Palermo'nun en ünlü asilzadesi ve otelin en zengin müşterisi bir hayaletti!
"İnanmıyorsan" demişti nihayet bir gün bana santraldaki çocuk,
"Oda numarasını vereyim, telefonu aç konuş!"
Yaşlı, bitkin, sigaradan çatallaşmış bir sesle cevap vermişti
Baron Di Stefano sonra telefonuma. Kente gelen her gazetecinin kendisiyle görüşmek istediğini, konuşacak bir şeyi olmadığını, kimseyi kabul etmediğini söyleyip telefonu kapatmıştı.
O konuşmadan sonra dahi, bunun müşterileri cezbetmek için otel yönetimi tarafından uydurulmuş dahiyane bir buluş olduğunu düşünmüştüm. Taa ki yönetmen
Dino Risi'nin yaptığı bir mafya filminde, Baron'la ana karakterlerden biri olarak karşılaşana dek. Baron rolünü
Vittorio Gassman'a vermişti
Risi.
Palermo'da yarım yüzyıl bir gölge gibi yaşayan Baron Di Stefano, ihtişamlı ve gerçek bir cenaze töreni ile gömüldü bu hafta.
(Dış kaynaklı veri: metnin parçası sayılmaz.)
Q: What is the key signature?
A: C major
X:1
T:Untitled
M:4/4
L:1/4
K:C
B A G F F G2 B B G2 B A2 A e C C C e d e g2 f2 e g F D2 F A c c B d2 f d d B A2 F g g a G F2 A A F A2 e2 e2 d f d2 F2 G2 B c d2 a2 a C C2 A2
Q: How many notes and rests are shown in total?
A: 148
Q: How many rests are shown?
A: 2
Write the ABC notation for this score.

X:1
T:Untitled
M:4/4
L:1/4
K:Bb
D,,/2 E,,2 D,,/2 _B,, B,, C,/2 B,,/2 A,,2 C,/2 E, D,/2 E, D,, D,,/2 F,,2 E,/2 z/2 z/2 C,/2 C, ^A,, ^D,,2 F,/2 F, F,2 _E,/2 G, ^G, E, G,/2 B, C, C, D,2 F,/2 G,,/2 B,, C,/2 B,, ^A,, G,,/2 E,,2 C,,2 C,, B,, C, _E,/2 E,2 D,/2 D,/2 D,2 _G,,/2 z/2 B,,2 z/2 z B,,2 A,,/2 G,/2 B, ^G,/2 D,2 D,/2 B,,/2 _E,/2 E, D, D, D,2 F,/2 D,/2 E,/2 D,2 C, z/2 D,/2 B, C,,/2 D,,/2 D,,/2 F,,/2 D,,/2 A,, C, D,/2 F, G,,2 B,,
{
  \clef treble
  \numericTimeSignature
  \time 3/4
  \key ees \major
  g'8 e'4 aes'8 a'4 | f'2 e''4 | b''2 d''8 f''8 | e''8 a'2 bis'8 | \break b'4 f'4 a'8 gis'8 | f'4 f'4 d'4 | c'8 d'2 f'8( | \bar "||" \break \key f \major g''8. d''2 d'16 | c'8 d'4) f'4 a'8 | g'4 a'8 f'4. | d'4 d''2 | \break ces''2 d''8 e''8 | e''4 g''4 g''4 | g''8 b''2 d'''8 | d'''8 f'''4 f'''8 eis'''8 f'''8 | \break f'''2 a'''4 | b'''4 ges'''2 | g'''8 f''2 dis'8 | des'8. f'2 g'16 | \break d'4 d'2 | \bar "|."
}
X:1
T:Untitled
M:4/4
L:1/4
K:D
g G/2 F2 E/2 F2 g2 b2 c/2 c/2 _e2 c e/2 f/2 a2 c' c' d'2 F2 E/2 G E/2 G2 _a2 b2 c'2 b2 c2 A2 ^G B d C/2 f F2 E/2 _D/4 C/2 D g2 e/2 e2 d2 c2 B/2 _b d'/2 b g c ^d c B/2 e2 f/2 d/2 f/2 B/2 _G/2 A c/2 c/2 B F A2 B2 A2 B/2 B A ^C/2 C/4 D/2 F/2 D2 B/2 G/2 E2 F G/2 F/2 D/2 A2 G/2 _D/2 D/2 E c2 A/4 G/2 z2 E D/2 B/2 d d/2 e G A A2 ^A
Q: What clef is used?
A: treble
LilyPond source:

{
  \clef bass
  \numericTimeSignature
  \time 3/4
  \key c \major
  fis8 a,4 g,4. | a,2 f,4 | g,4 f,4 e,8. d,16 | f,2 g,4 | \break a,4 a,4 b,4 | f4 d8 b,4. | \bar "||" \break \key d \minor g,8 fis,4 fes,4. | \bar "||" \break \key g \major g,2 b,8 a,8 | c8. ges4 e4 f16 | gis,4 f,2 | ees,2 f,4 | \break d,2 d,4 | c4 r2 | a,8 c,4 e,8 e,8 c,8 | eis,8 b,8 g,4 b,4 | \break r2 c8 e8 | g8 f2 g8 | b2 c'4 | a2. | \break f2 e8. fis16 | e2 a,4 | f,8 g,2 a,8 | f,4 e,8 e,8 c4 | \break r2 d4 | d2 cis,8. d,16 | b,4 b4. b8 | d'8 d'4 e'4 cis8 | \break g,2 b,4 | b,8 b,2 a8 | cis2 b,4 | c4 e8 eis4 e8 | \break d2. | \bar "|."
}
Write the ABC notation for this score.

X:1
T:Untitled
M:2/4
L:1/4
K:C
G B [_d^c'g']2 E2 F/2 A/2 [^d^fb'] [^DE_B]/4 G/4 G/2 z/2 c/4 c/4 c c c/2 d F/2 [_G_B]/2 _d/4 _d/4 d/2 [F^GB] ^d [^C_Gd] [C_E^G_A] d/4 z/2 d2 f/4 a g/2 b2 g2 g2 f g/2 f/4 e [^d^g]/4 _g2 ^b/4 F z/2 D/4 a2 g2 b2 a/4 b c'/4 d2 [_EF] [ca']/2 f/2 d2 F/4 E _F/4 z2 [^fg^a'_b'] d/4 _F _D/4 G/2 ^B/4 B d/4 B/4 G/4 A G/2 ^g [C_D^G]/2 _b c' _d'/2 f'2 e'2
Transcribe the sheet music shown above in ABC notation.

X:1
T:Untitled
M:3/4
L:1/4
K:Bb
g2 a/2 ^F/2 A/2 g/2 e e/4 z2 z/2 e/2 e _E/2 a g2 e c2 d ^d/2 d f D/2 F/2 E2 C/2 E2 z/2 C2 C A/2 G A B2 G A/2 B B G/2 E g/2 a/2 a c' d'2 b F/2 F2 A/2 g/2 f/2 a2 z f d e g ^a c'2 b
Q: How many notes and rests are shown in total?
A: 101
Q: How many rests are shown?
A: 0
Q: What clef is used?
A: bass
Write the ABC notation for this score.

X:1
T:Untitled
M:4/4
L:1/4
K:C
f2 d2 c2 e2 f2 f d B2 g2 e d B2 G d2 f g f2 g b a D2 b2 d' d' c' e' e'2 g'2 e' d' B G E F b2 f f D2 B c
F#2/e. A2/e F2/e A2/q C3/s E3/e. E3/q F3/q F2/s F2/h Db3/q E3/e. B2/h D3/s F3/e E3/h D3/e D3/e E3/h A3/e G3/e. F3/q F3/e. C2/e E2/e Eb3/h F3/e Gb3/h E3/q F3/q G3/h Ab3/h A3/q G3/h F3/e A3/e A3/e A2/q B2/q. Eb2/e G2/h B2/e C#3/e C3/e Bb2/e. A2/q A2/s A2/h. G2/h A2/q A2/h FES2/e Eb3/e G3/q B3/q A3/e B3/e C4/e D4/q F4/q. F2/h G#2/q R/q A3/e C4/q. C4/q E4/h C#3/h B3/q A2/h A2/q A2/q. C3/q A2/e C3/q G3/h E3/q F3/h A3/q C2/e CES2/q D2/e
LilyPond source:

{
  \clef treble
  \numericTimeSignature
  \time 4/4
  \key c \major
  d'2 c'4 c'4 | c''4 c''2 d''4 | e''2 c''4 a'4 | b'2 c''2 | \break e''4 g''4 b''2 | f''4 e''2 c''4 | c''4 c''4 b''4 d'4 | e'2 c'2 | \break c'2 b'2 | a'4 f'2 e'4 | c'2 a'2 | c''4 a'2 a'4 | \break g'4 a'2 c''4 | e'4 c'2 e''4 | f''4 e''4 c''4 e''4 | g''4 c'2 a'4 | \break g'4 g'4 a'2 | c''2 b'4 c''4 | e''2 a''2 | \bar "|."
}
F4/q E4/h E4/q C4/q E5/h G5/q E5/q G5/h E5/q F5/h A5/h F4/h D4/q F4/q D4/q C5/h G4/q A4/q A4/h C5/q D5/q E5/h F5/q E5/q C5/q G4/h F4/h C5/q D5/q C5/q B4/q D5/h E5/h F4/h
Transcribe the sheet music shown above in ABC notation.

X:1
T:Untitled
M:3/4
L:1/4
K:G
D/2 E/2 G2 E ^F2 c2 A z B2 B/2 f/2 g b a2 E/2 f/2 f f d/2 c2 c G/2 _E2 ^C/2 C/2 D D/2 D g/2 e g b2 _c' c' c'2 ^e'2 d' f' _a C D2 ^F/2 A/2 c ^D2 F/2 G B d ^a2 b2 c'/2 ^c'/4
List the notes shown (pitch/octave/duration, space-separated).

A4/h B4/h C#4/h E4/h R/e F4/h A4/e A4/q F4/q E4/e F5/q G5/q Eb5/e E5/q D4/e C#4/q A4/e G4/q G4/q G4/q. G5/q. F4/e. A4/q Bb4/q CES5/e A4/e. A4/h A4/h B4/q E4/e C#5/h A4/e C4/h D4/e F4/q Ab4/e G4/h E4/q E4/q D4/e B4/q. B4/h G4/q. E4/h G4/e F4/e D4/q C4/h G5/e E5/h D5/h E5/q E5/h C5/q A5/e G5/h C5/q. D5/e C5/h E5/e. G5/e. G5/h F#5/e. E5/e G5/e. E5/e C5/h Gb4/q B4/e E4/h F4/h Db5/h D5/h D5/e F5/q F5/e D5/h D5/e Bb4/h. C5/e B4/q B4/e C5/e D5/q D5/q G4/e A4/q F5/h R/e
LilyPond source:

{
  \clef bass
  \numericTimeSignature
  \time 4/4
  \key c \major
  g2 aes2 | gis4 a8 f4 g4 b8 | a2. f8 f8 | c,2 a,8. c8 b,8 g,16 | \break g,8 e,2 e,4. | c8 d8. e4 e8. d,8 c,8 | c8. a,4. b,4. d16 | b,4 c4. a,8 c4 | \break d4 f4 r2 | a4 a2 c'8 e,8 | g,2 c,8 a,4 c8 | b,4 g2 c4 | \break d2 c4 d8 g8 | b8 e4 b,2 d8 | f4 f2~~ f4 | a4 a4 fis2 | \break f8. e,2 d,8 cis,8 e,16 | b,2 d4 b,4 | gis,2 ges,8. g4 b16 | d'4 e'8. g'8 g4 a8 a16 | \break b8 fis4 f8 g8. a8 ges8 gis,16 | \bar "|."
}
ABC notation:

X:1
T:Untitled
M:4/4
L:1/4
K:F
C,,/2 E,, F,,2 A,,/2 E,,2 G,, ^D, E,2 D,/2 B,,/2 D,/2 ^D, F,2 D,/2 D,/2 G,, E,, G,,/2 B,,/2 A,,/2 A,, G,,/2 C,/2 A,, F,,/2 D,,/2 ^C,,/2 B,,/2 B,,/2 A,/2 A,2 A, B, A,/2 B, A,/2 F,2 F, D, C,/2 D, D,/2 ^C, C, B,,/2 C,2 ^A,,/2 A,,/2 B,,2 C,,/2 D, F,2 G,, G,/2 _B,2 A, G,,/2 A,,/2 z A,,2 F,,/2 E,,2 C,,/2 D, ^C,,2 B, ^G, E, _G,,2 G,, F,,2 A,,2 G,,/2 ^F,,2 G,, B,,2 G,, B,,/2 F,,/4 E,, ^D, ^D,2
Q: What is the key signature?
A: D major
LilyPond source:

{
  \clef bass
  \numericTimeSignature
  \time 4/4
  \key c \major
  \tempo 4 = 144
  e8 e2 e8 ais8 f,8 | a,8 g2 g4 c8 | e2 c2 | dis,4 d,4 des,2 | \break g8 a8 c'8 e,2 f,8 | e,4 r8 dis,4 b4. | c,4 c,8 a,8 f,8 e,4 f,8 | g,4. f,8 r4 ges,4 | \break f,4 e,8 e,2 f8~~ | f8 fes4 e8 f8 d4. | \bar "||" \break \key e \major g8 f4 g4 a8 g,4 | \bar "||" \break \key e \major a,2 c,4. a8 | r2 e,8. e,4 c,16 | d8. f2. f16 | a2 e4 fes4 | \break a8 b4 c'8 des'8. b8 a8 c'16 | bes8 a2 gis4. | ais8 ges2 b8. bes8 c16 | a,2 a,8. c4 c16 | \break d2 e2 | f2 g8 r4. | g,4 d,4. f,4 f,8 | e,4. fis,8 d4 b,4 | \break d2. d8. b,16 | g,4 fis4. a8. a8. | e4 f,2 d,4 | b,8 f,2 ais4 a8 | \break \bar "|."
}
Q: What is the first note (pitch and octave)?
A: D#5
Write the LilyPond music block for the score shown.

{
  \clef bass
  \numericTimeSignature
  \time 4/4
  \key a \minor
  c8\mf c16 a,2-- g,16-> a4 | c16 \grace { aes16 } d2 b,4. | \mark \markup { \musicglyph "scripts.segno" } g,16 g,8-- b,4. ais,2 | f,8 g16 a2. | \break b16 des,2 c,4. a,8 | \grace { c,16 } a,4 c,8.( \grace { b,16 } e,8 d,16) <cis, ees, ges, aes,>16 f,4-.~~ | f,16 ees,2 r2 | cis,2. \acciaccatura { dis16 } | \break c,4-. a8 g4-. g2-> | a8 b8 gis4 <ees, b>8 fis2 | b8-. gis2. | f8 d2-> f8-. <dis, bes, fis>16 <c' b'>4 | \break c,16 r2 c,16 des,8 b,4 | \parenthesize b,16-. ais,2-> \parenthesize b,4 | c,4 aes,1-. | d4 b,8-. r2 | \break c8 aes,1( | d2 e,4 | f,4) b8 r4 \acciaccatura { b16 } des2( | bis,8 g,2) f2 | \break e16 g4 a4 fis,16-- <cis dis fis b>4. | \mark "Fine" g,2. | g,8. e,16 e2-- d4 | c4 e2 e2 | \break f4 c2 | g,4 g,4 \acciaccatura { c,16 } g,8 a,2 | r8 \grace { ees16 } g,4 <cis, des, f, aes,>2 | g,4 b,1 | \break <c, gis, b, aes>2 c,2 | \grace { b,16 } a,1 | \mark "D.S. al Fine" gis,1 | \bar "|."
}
Gazeteler, Marquez - vari bu "büyülü gerçeklik" öyküsüne sütun sütun yer ayırdılar. Ama Marquez'in uzak Cartegena de los Indios'unda geçen bir öykü değil bu. Akdeniz'i bıçak gibi doğudan batıya, güneyden kuzeye kesen ve yer yer, zaman zaman 19. yüzyılla, 20. yüzyılı yana yana yaşatan Sicilya'da yaşanmış gerçek bir hayat hikayesi.
Palermolu ünlü yargıç Roberto Scarpinato'nun sözleri demek boşuna değil:
"Burada hayata karşı blöf yapamazsınız" demişti yaptığımız bir röportajda yargıç Scarpinato:
"Yaşam çünkü bu kentte her gün sizi sınar. İyi ile kötü, dürüstlükle sahtekarlık, yaşam ile ölüm arasında seçim yapmanız gerekir sürekli!"